Рифгат резко поднялся с дивана. Разозлившись на себя, сердито откашлялся.
— Что ж… до свидания! — сказал он. — Не буду вам мешать.
Миляуше, видно, было неловко отпускать его.
— Куда же ты, Рифгат? Мы еще ни о чем не поговорили…
— О чем тут… — У Рифгата даже перехватило голос, он снова раздраженно закашлялся, — толковать!
— Ну, как же о чем? Я ведь ни о чем тебя не успела распросить. Что-нибудь знаешь о Шакире?..
— О Шакире? Он жив-здоров, посылал тебе привет.
— И насчет себя ничего не рассказал…
— А что рассказывать?..
— Ты не контужен? — спросила Миляуша растерянно.
«Да, от такого удара будешь контужен!» — хотелось зло крикнуть Рифгату. Однако он не захотел продолжать разговор, вышел в коридор и стал надевать шинель.
— Ты, кажется, рассердился на меня, Рифгат? — робко спросила наконец Миляуша.
— За что?..
В это время в коридорчике появился Табанаков:
— Пойду и я. Мне пора.
Миляуша не стала его отговаривать при Рифгате.
— Что же вы так торопитесь? Посидели бы еще, — сказал Гульниса.
— Нет, до свидания, — попрощался Табанаков. — Миляуша, завтра я приду проводить вас. И с вами, Гульниса-апа, еще увидимся. Я ведь остаюсь в Ялантау…
Рифгат пробормотал сквозь зубы: «До свидания!» — и торопливо сбежал по лестнице.

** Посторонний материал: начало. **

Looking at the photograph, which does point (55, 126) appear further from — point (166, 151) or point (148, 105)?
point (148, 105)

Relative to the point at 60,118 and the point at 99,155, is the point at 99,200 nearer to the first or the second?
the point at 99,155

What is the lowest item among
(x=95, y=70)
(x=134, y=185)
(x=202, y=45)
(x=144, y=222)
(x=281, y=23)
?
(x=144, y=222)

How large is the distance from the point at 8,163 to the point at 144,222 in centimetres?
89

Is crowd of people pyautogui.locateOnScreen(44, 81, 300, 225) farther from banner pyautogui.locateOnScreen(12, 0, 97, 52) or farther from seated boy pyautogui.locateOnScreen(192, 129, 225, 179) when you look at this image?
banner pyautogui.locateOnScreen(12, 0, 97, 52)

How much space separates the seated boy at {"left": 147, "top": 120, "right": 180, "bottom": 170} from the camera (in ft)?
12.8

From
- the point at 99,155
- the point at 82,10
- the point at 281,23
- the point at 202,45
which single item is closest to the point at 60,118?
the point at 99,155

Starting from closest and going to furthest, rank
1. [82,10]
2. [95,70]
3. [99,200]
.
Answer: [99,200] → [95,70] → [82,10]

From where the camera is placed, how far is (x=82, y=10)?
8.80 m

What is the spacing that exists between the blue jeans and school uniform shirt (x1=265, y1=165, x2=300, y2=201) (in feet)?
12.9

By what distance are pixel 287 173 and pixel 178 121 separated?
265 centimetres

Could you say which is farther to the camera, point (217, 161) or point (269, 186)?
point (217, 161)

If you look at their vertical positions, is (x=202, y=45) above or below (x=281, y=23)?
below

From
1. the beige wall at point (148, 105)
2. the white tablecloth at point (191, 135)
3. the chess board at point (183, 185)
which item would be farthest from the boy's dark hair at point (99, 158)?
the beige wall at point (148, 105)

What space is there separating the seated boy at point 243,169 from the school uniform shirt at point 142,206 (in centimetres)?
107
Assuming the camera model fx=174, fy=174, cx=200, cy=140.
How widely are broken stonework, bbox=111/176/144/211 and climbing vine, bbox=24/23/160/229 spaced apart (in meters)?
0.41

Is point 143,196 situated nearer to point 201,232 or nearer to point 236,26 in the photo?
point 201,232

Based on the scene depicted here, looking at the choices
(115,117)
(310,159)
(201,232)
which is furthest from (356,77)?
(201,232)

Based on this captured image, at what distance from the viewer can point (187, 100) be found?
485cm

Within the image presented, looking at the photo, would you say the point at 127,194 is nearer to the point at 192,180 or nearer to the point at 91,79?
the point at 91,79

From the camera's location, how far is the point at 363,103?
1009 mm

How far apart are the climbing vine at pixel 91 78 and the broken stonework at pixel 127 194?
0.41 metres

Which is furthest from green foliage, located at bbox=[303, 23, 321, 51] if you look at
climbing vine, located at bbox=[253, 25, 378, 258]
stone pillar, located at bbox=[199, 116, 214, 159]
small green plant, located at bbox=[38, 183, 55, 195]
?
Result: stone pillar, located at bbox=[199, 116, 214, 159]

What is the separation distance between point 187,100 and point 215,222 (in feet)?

На улице его догнал Табанаков.
— Не спеши, Рифгат, — проговорил он.
Рифгат не ответил.
— Не сердись на меня, Рифгат.
— Я же ничего…
— И Миляушу обвинять не спеши.
— Я же ничего не говорю! — повторил Рифгат.
— И все же я должен сказать: ты вел себя не по-мужски…
— Сам знаю!
— Хорошо, если знаешь. Дай руку. Дай, не бойся! Я тебе не враг. Вот так. — Он почти насильно взял руку Рифгата. — Вот так. До свидания! Он придер жал его руку в своей. — Я ведь тебя знаю. Ты сын Гульсум-апа? Может, еще встретимся. Я теперь в Ялантау… Ну, мне сюда, до свидания!
Табанаков остановился, а Рифгат пошел дальше. Пройдя полквартала, он замедлил шаги. Глубоко вздохнул.
— И правда, куда мне спешить? — подумал он. — Наверно, хочу убежать от стыда. Эх ты! Командир!..
Эх, Шакир! Мудрые были твои слова. Вот почему, оказывается, он не писал писем Миляуше. Неужели он знал, что она увлеклась другим? Откуда ему знать? Нет, конечно. Но он чувствовал. Недаром она почти год не писала нам… Разве не должен был я задуматься, не получая ответа на свои письма?